» THE TASK
Copy out all of the records below word for word, with every line in its original order.

************

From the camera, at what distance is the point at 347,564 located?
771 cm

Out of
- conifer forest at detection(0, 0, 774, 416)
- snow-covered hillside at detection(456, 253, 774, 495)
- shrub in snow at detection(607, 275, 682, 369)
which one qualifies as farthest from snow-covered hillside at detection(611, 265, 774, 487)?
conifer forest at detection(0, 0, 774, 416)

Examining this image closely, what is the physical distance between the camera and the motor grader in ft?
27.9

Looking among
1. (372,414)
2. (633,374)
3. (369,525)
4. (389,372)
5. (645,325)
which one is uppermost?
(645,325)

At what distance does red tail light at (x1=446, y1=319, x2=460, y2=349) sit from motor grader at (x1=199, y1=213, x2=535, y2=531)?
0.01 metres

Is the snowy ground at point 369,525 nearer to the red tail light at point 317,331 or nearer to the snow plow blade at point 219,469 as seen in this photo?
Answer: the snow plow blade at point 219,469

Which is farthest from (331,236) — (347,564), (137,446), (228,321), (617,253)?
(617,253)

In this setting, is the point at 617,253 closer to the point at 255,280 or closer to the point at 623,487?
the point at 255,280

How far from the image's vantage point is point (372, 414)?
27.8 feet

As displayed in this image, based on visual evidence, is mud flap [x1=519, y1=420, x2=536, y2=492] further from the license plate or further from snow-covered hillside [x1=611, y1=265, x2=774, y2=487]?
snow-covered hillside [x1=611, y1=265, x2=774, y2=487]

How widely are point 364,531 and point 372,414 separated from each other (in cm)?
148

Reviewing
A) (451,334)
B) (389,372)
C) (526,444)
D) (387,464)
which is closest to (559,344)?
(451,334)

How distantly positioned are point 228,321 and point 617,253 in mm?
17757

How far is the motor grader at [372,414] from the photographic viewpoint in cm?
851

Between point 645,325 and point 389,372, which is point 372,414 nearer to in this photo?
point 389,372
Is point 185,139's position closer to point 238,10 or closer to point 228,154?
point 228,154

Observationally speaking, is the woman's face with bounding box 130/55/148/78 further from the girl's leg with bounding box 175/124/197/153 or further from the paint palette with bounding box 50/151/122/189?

************

» OUTPUT FOR THIS EXERCISE
From the camera, at what distance is the point at 347,564 located?
771 cm

Out of
- conifer forest at detection(0, 0, 774, 416)
- snow-covered hillside at detection(456, 253, 774, 495)
- shrub in snow at detection(607, 275, 682, 369)
which one qualifies as farthest from snow-covered hillside at detection(611, 265, 774, 487)?
conifer forest at detection(0, 0, 774, 416)

Examining this image closely, what is the physical distance between the camera and the motor grader in ft?
27.9

Looking among
1. (372,414)
2. (633,374)
3. (369,525)
4. (389,372)
5. (645,325)
which one is uppermost?
(645,325)

At what distance does red tail light at (x1=446, y1=319, x2=460, y2=349) sit from motor grader at (x1=199, y1=213, x2=535, y2=531)?
0.01 metres

Is the snowy ground at point 369,525 nearer to the red tail light at point 317,331 or nearer to the snow plow blade at point 219,469 as seen in this photo?
Answer: the snow plow blade at point 219,469

Which is farthest from (331,236) — (347,564), (137,446), (228,321), (617,253)?
(617,253)

In this setting, is the point at 617,253 closer to the point at 255,280 or closer to the point at 623,487?
the point at 255,280

How far from the image's vantage point is point (372, 414)?
27.8 feet

As displayed in this image, based on visual evidence, is mud flap [x1=519, y1=420, x2=536, y2=492] further from the license plate or further from snow-covered hillside [x1=611, y1=265, x2=774, y2=487]?
snow-covered hillside [x1=611, y1=265, x2=774, y2=487]

How widely are point 364,531 and point 372,414 separated from each other (in cm)?
148

Reviewing
A) (451,334)
B) (389,372)
C) (526,444)
D) (387,464)
which is closest to (559,344)?
(451,334)

How distantly positioned are point 228,321 and point 617,253 in mm?
17757

How far is the motor grader at [372,414] from the photographic viewpoint in cm?
851

Between point 645,325 and point 389,372, which is point 372,414 nearer to in this photo?
point 389,372
Is point 185,139's position closer to point 238,10 or closer to point 228,154?
point 228,154

Observationally speaking, is the woman's face with bounding box 130/55/148/78 further from the girl's leg with bounding box 175/124/197/153 or further from the paint palette with bounding box 50/151/122/189?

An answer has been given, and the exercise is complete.